Il pleuvait

Publié le 06 novembre 2008 par Rose

Il pleuvait beaucoup sur Paris, mais il y avait tous les chaï de la capitale pour nous réchauffer ; celui, épicé, d’un petit Starbucks (large fauteuil en cuir, gobelet en carton), sur le chemin du G*bert d’où je sortirais réjouie d’avoir trouvé deux volumes de Mélanie Fazi (mais précisément pas le roman que je cherchais ; je reviendrai ; ces deux volumes s’entendent entre autres choses, bien sûr, savamment pesées pour ne pas rendre le retour trop difficile) ; celui, doux et crémeux, du Palais de Tokyo, presque un chaï’ccino, à savourer près du sofa en gaines plastifiées qu’affectionnent les enfants, sous les abat-jour seventies (mais quand même pas dans la chambrette princière posée en haut du Palais).

Il pleuvait de plus en plus sur le Père Lachaise pendant qu’on nous racontait des histoires macabres de mime assassin par exaspération, de poète-taxi célébrant pour rigoler les clairs de lune à Maubeuge, d’homme politique mort, pour un garrot mal placé, des suites d’un attentat qui ne l’avait qu’égratigné.
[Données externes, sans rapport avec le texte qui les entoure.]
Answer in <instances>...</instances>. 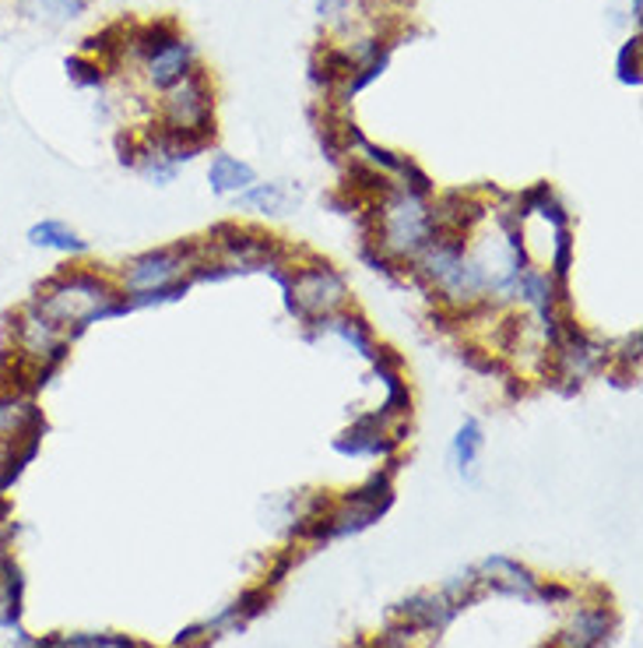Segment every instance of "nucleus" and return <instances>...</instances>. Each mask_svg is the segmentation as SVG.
Wrapping results in <instances>:
<instances>
[{
    "label": "nucleus",
    "mask_w": 643,
    "mask_h": 648,
    "mask_svg": "<svg viewBox=\"0 0 643 648\" xmlns=\"http://www.w3.org/2000/svg\"><path fill=\"white\" fill-rule=\"evenodd\" d=\"M32 304L46 313L50 321H56L71 336H82V331L113 313H127L124 297L116 292L110 279L95 271H60L53 279H46L35 289Z\"/></svg>",
    "instance_id": "f257e3e1"
},
{
    "label": "nucleus",
    "mask_w": 643,
    "mask_h": 648,
    "mask_svg": "<svg viewBox=\"0 0 643 648\" xmlns=\"http://www.w3.org/2000/svg\"><path fill=\"white\" fill-rule=\"evenodd\" d=\"M376 219V247L391 258H418L433 244V219L429 205L415 191H391L384 205L373 212Z\"/></svg>",
    "instance_id": "f03ea898"
},
{
    "label": "nucleus",
    "mask_w": 643,
    "mask_h": 648,
    "mask_svg": "<svg viewBox=\"0 0 643 648\" xmlns=\"http://www.w3.org/2000/svg\"><path fill=\"white\" fill-rule=\"evenodd\" d=\"M418 271L450 304H471L486 292V268H481V261L468 258L460 237H433V244L418 254Z\"/></svg>",
    "instance_id": "7ed1b4c3"
},
{
    "label": "nucleus",
    "mask_w": 643,
    "mask_h": 648,
    "mask_svg": "<svg viewBox=\"0 0 643 648\" xmlns=\"http://www.w3.org/2000/svg\"><path fill=\"white\" fill-rule=\"evenodd\" d=\"M349 300V286L345 279L331 268V265H310V268H295L289 275V289H286V307L299 318H328L338 313Z\"/></svg>",
    "instance_id": "20e7f679"
},
{
    "label": "nucleus",
    "mask_w": 643,
    "mask_h": 648,
    "mask_svg": "<svg viewBox=\"0 0 643 648\" xmlns=\"http://www.w3.org/2000/svg\"><path fill=\"white\" fill-rule=\"evenodd\" d=\"M211 85L200 68H190L166 95V121L169 127H187L215 137V116H211Z\"/></svg>",
    "instance_id": "39448f33"
},
{
    "label": "nucleus",
    "mask_w": 643,
    "mask_h": 648,
    "mask_svg": "<svg viewBox=\"0 0 643 648\" xmlns=\"http://www.w3.org/2000/svg\"><path fill=\"white\" fill-rule=\"evenodd\" d=\"M197 247H169V250H155V254H145V258H137L127 265L124 271V286L134 289V292H148V289H163V286H173L176 275L187 268V258Z\"/></svg>",
    "instance_id": "423d86ee"
},
{
    "label": "nucleus",
    "mask_w": 643,
    "mask_h": 648,
    "mask_svg": "<svg viewBox=\"0 0 643 648\" xmlns=\"http://www.w3.org/2000/svg\"><path fill=\"white\" fill-rule=\"evenodd\" d=\"M384 412H370V416H359L352 423L349 434H341L334 448L341 455H391L397 448V438L384 434Z\"/></svg>",
    "instance_id": "0eeeda50"
},
{
    "label": "nucleus",
    "mask_w": 643,
    "mask_h": 648,
    "mask_svg": "<svg viewBox=\"0 0 643 648\" xmlns=\"http://www.w3.org/2000/svg\"><path fill=\"white\" fill-rule=\"evenodd\" d=\"M397 614L405 617L408 627H418V631H439V627H447L454 620L457 603L447 593H418L401 603Z\"/></svg>",
    "instance_id": "6e6552de"
},
{
    "label": "nucleus",
    "mask_w": 643,
    "mask_h": 648,
    "mask_svg": "<svg viewBox=\"0 0 643 648\" xmlns=\"http://www.w3.org/2000/svg\"><path fill=\"white\" fill-rule=\"evenodd\" d=\"M612 627H615V617L605 606H598V610H580L577 620L559 635L556 648H601L609 641Z\"/></svg>",
    "instance_id": "1a4fd4ad"
},
{
    "label": "nucleus",
    "mask_w": 643,
    "mask_h": 648,
    "mask_svg": "<svg viewBox=\"0 0 643 648\" xmlns=\"http://www.w3.org/2000/svg\"><path fill=\"white\" fill-rule=\"evenodd\" d=\"M481 582H489L492 588H499V593H510V596H525V599H538V578L528 572V567H520L507 557H492L481 564Z\"/></svg>",
    "instance_id": "9d476101"
},
{
    "label": "nucleus",
    "mask_w": 643,
    "mask_h": 648,
    "mask_svg": "<svg viewBox=\"0 0 643 648\" xmlns=\"http://www.w3.org/2000/svg\"><path fill=\"white\" fill-rule=\"evenodd\" d=\"M190 68H194V50H190L187 39H179V43H173L169 50L152 56V61H148V78L158 89H173Z\"/></svg>",
    "instance_id": "9b49d317"
},
{
    "label": "nucleus",
    "mask_w": 643,
    "mask_h": 648,
    "mask_svg": "<svg viewBox=\"0 0 643 648\" xmlns=\"http://www.w3.org/2000/svg\"><path fill=\"white\" fill-rule=\"evenodd\" d=\"M317 331H334L338 339H345L355 352H363L366 360H376V346H373V336H370V325L363 318H352V313H328V318H317L313 321Z\"/></svg>",
    "instance_id": "f8f14e48"
},
{
    "label": "nucleus",
    "mask_w": 643,
    "mask_h": 648,
    "mask_svg": "<svg viewBox=\"0 0 643 648\" xmlns=\"http://www.w3.org/2000/svg\"><path fill=\"white\" fill-rule=\"evenodd\" d=\"M29 244L32 247H43V250H56V254H85L89 244L77 237V233L60 223V219H43L29 229Z\"/></svg>",
    "instance_id": "ddd939ff"
},
{
    "label": "nucleus",
    "mask_w": 643,
    "mask_h": 648,
    "mask_svg": "<svg viewBox=\"0 0 643 648\" xmlns=\"http://www.w3.org/2000/svg\"><path fill=\"white\" fill-rule=\"evenodd\" d=\"M208 181H211V191L215 194H236V191L253 187L257 176H253V169L247 163L232 160V155H218V160L211 163Z\"/></svg>",
    "instance_id": "4468645a"
},
{
    "label": "nucleus",
    "mask_w": 643,
    "mask_h": 648,
    "mask_svg": "<svg viewBox=\"0 0 643 648\" xmlns=\"http://www.w3.org/2000/svg\"><path fill=\"white\" fill-rule=\"evenodd\" d=\"M179 39H184V35H179L176 22H166V18H163V22H148V25L134 29V32H131V47H134L141 56H148V61H152L155 53L169 50L173 43H179Z\"/></svg>",
    "instance_id": "2eb2a0df"
},
{
    "label": "nucleus",
    "mask_w": 643,
    "mask_h": 648,
    "mask_svg": "<svg viewBox=\"0 0 643 648\" xmlns=\"http://www.w3.org/2000/svg\"><path fill=\"white\" fill-rule=\"evenodd\" d=\"M39 648H141V645L120 635H50L39 641Z\"/></svg>",
    "instance_id": "dca6fc26"
},
{
    "label": "nucleus",
    "mask_w": 643,
    "mask_h": 648,
    "mask_svg": "<svg viewBox=\"0 0 643 648\" xmlns=\"http://www.w3.org/2000/svg\"><path fill=\"white\" fill-rule=\"evenodd\" d=\"M478 448H481V426H478V420H465L457 430V438H454V462L465 476L471 473V465L478 459Z\"/></svg>",
    "instance_id": "f3484780"
},
{
    "label": "nucleus",
    "mask_w": 643,
    "mask_h": 648,
    "mask_svg": "<svg viewBox=\"0 0 643 648\" xmlns=\"http://www.w3.org/2000/svg\"><path fill=\"white\" fill-rule=\"evenodd\" d=\"M131 32H134L131 22H116V25H110V29H103V32L89 35V39H85V50H89V53H98V56H120V50L127 47Z\"/></svg>",
    "instance_id": "a211bd4d"
},
{
    "label": "nucleus",
    "mask_w": 643,
    "mask_h": 648,
    "mask_svg": "<svg viewBox=\"0 0 643 648\" xmlns=\"http://www.w3.org/2000/svg\"><path fill=\"white\" fill-rule=\"evenodd\" d=\"M289 205V191L281 184H253L247 187L243 194V208H253V212H281Z\"/></svg>",
    "instance_id": "6ab92c4d"
},
{
    "label": "nucleus",
    "mask_w": 643,
    "mask_h": 648,
    "mask_svg": "<svg viewBox=\"0 0 643 648\" xmlns=\"http://www.w3.org/2000/svg\"><path fill=\"white\" fill-rule=\"evenodd\" d=\"M387 61H391V50H380V53L366 56V61H359L355 71H352V78L345 82V95H355V92H363L370 82H376V78L384 74Z\"/></svg>",
    "instance_id": "aec40b11"
},
{
    "label": "nucleus",
    "mask_w": 643,
    "mask_h": 648,
    "mask_svg": "<svg viewBox=\"0 0 643 648\" xmlns=\"http://www.w3.org/2000/svg\"><path fill=\"white\" fill-rule=\"evenodd\" d=\"M640 53H643L640 35H633L630 43L619 50V82L622 85H640Z\"/></svg>",
    "instance_id": "412c9836"
},
{
    "label": "nucleus",
    "mask_w": 643,
    "mask_h": 648,
    "mask_svg": "<svg viewBox=\"0 0 643 648\" xmlns=\"http://www.w3.org/2000/svg\"><path fill=\"white\" fill-rule=\"evenodd\" d=\"M68 78L74 85H82V89H95V85H103L106 82V74H103V68L98 64H92V61H85V56H68Z\"/></svg>",
    "instance_id": "4be33fe9"
},
{
    "label": "nucleus",
    "mask_w": 643,
    "mask_h": 648,
    "mask_svg": "<svg viewBox=\"0 0 643 648\" xmlns=\"http://www.w3.org/2000/svg\"><path fill=\"white\" fill-rule=\"evenodd\" d=\"M570 265H573V240H570V229H556V258H552V275H556V282H567Z\"/></svg>",
    "instance_id": "5701e85b"
},
{
    "label": "nucleus",
    "mask_w": 643,
    "mask_h": 648,
    "mask_svg": "<svg viewBox=\"0 0 643 648\" xmlns=\"http://www.w3.org/2000/svg\"><path fill=\"white\" fill-rule=\"evenodd\" d=\"M89 0H29V8L35 14H50V18H74L85 11Z\"/></svg>",
    "instance_id": "b1692460"
},
{
    "label": "nucleus",
    "mask_w": 643,
    "mask_h": 648,
    "mask_svg": "<svg viewBox=\"0 0 643 648\" xmlns=\"http://www.w3.org/2000/svg\"><path fill=\"white\" fill-rule=\"evenodd\" d=\"M317 8H320V14H324V18H334L341 8H345V0H317Z\"/></svg>",
    "instance_id": "393cba45"
},
{
    "label": "nucleus",
    "mask_w": 643,
    "mask_h": 648,
    "mask_svg": "<svg viewBox=\"0 0 643 648\" xmlns=\"http://www.w3.org/2000/svg\"><path fill=\"white\" fill-rule=\"evenodd\" d=\"M289 567H292V557H281V560H278V567L271 572V578H268V585H278V582H281V575H286Z\"/></svg>",
    "instance_id": "a878e982"
},
{
    "label": "nucleus",
    "mask_w": 643,
    "mask_h": 648,
    "mask_svg": "<svg viewBox=\"0 0 643 648\" xmlns=\"http://www.w3.org/2000/svg\"><path fill=\"white\" fill-rule=\"evenodd\" d=\"M633 8H636V14H640V0H633Z\"/></svg>",
    "instance_id": "bb28decb"
},
{
    "label": "nucleus",
    "mask_w": 643,
    "mask_h": 648,
    "mask_svg": "<svg viewBox=\"0 0 643 648\" xmlns=\"http://www.w3.org/2000/svg\"><path fill=\"white\" fill-rule=\"evenodd\" d=\"M200 648H205V645H200Z\"/></svg>",
    "instance_id": "cd10ccee"
}]
</instances>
On remontait le temps, à l’époque où le lieu n’était qu’une colline à la campagne, un jardin pour les Jésuites, et le froid gagnait nos mollets ; enfin il s’avéra que les cafés à la sortie du Père Lachaise ne servaient pas de chaï.

Au Palais de Tokyo, si. En face, beaucoup de monde se pressait pour aller voir les expositions en cours. Nous fîmes la queue pour entrer, pas très longtemps, puis pour avoir un billet, puis pour laisser nos manteaux, qui n’étaient pas de fourrure, sinon nous n’aurions pas pu les confier au vestiaire (un père expliqua à son fils pourquoi ça et que de toute façon c’était cruel et con, les manteaux de fourrure).

L’exposition sur les photographes de l’école de Düsseldorf était moins populeuse que le hall, sauf lorsqu’il s’agit de regarder d’un peu près les planches de l’Atlas de Gerhard Richter, des centaines de pages d’imprimés, de photos de famille, de collages, toute une encyclopédie intime. Il y avait là les incontournables châteaux d’eau de Bernd et Hilla Becher, austères et presque victoriens dans l’infinie diversité de leurs formes, et je découvris que Bernd et Hilla, un an avant la mort de Bernd, étaient venus dans ma ville photographier les grands entrepôts au bout des quais (au même instant une autre visiteuse poussa à peu près la même exclamation). Il y avait aussi les impressionnants panoramas d’Andreas Gursky, mais finalement ce que j’ai préféré, ce sont les arrêts d’autobus en plein désert d’Ursula Schulz-Dornburg, aux formes élégamment décalées, les fragments de maisons abandonnées de Laurenz Berges, les rues américaines et les carrières italiennes photographiées avec une objectivité si poétique par Petra Wunderlich, les jardins ouvriers de Simone Nieweg, et les immenses paysages en miroir d’Elger Esser.

La nuit tombait lorsque nous prîmes le petit passage menant au Centre Culturel Suisse, où nous avait menées une curieuse affiche. Sur le chemin, il y avait une boutique de vêtements pour hommes surmontée de la mention « Boulangerie – Pâtisserie ». La pluie hésitait à tomber, les pavés étaient luisants. Une jeune photographe iranienne dont la famille vit en Suisse y associe des monochromes photographiques à des natures mortes si « vraies » qu’on les croirait tout droit venues du XVIIe et fait se répondre formellement un coquillage et les ailes d’un poulet mort.